=== TEXTE À LIRE ===
-=-=-
Rwanda
Les rebelles rwandais renoncent à la lutte armée
(Photo : AFP)
«Attendu que tous les hommes sont égaux devant Dieu et devant la loi, et que le droit à la vie est un droit sacré», écrivent les FDLR en préambule à leur déclaration, avant de se déclarer «interpellés par les souffrances indescriptibles auxquelles sont soumises des dizaines de milliers d'hommes, de femmes et d'enfants que les guerres autant fratricides qu'inutiles ont jeté hors de leurs foyers». C’est en l’occurrence de leurs partisans qu’il s’agit et non point des victimes du génocide de 1994. Et c’est au nom de Dieu que les rebelles demandent merci, avant d’invoquer, toujours pour eux-mêmes, la déclaration universelle des droits de l’Homme et de se déclarer convaincus que les «problèmes rwandais sont politiques et requièrent donc des solutions politiques». La déclaration n’est nullement un acte de contrition. Toutefois, dans l’ancien carmel reconverti de Sant’Egidio, les FDLR ont mis un peu d’eau dans le vin de leurs habituelles messes révisionnistes.
«Désarmement volontaire»
En novembre dernier, dans un communiqué, les FDLR posaient l’ouverture d’un dialogue interrwandais comme condition sine qua non à leur retour au pays. En même temps, elles refusaient tout désarmement, estimant que cela «constitue une façon déguisée d’assurer la protection d’éléments du FPR [le Front patriotique rwandais de Paul Kagamé] qui ont massacré des millions de Rwandais et de Congolais». Les FDLR reprochaient au passage à l’Onu «de traquer les victimes pour les remettre à leurs bourreaux d’hier». Point d’orgue révisionniste, les FDLR accusaient aussi le président Kagamé d’être «le premier responsable du génocide rwandais». Dans la déclaration de Rome, signée par le Dr Ignace Murwanashyaka qui se réclame de leur présidence, les FDLR ne s’engagent pas davantage à désarmer sans contrepartie mais «à cesser la lutte armée» et même «d’ores et déjà, elles annoncent qu'elles s'abstiennent de toute opération offensive contre le Rwanda».
Cette fois, les FDLR «décident désormais de transformer leur lutte en combat politique». Un «désarmement volontaire et le retour pacifique de leurs forces» au Rwanda est suggéré «au fur et à mesure que les mesures d'accompagnement seront identifiées et mises en œuvre». Ces garanties entourant le rapatriement des futurs anciens-combattants et de leurs familles, les FDLR les envisagent sur un plan multilatéral, «selon les modalités à convenir avec le gouvernement de la RDC, le gouvernement du Rwanda et la communauté internationale». Au total, les FDLR édulcorent leurs exigences politiques et décrètent une trêve unilatérale qui – c’est la loi du genre – profite au belligérant en difficulté, en l’occurrence les rebelles eux-mêmes, au plan militaire. Mais au plan diplomatique aussi, ils gagneront sans doute à faire profil bas.
-=-=-
=== DONNÉES FOURNIES ===

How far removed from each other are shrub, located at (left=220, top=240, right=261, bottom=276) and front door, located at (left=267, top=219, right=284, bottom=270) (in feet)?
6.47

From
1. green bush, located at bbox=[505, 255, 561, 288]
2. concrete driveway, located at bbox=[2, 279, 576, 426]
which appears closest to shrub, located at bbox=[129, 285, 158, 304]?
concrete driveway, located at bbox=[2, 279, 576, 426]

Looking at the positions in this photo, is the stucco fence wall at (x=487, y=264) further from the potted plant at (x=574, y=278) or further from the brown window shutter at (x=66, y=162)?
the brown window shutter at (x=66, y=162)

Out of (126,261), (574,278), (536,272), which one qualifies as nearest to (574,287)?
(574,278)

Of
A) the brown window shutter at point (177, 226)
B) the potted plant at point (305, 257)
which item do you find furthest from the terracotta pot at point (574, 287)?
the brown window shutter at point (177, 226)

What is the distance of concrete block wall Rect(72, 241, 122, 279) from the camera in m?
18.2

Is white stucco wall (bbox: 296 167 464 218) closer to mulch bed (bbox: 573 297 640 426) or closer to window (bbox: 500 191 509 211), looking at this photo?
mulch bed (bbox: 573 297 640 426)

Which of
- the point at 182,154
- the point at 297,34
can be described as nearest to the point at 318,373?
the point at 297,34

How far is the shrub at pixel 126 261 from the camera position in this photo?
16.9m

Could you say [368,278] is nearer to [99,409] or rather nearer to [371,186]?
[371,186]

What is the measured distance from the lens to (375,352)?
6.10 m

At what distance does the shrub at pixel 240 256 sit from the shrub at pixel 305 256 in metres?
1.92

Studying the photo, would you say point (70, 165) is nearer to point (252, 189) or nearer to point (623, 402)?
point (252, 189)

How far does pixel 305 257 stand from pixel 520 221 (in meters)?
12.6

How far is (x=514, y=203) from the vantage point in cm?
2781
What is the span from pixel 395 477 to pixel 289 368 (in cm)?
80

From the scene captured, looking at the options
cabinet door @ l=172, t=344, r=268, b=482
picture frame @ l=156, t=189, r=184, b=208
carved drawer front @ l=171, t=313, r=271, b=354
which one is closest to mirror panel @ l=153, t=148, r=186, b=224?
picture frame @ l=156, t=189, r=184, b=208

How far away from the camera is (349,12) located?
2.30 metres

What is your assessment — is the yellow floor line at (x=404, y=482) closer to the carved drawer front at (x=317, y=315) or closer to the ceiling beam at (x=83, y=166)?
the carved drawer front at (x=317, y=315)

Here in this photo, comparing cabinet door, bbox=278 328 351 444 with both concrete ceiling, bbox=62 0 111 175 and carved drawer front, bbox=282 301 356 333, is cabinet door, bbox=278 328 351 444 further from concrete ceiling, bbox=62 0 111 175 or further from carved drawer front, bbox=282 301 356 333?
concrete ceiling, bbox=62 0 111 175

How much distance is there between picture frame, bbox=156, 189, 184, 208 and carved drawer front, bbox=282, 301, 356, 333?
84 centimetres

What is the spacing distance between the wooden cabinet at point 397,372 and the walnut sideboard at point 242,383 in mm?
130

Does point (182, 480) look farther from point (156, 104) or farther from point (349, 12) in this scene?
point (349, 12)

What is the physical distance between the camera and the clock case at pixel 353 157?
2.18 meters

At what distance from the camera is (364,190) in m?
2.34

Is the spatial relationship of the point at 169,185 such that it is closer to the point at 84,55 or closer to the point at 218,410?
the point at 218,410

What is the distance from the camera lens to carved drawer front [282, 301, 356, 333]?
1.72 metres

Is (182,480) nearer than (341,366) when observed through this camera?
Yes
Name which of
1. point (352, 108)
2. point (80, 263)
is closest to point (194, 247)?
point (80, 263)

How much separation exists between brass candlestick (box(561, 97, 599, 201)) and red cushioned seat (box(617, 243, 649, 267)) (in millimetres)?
-=-=-
=== EXERCICES ===
[A] Recopiez fidèlement, dans le texte sur les rebelles rwandais, le passage allant de «Cette fois, les» jusqu'à «faire profil bas.».
[B] Répondez brièvement aux questions suivantes à partir du texte sur les rebelles rwandais.
(i) Selon les FDLR, de quelle nature sont les problèmes rwandais ?
(ii) Quelle condition sine qua non à leur retour au pays les FDLR posaient-elles dans leur communiqué de novembre ?
(iii) Avec qui les modalités du rapatriement sont-elles à convenir ?

=== CORRIGÉ DES EXERCICES ===
[A]
Cette fois, les FDLR «décident désormais de transformer leur lutte en combat politique». Un «désarmement volontaire et le retour pacifique de leurs forces» au Rwanda est suggéré «au fur et à mesure que les mesures d'accompagnement seront identifiées et mises en œuvre». Ces garanties entourant le rapatriement des futurs anciens-combattants et de leurs familles, les FDLR les envisagent sur un plan multilatéral, «selon les modalités à convenir avec le gouvernement de la RDC, le gouvernement du Rwanda et la communauté internationale». Au total, les FDLR édulcorent leurs exigences politiques et décrètent une trêve unilatérale qui – c’est la loi du genre – profite au belligérant en difficulté, en l’occurrence les rebelles eux-mêmes, au plan militaire. Mais au plan diplomatique aussi, ils gagneront sans doute à faire profil bas.

[B]
(i) Ils sont politiques.
(ii) L'ouverture d'un dialogue interrwandais.
(iii) Avec le gouvernement de la RDC, le gouvernement du Rwanda et la communauté internationale.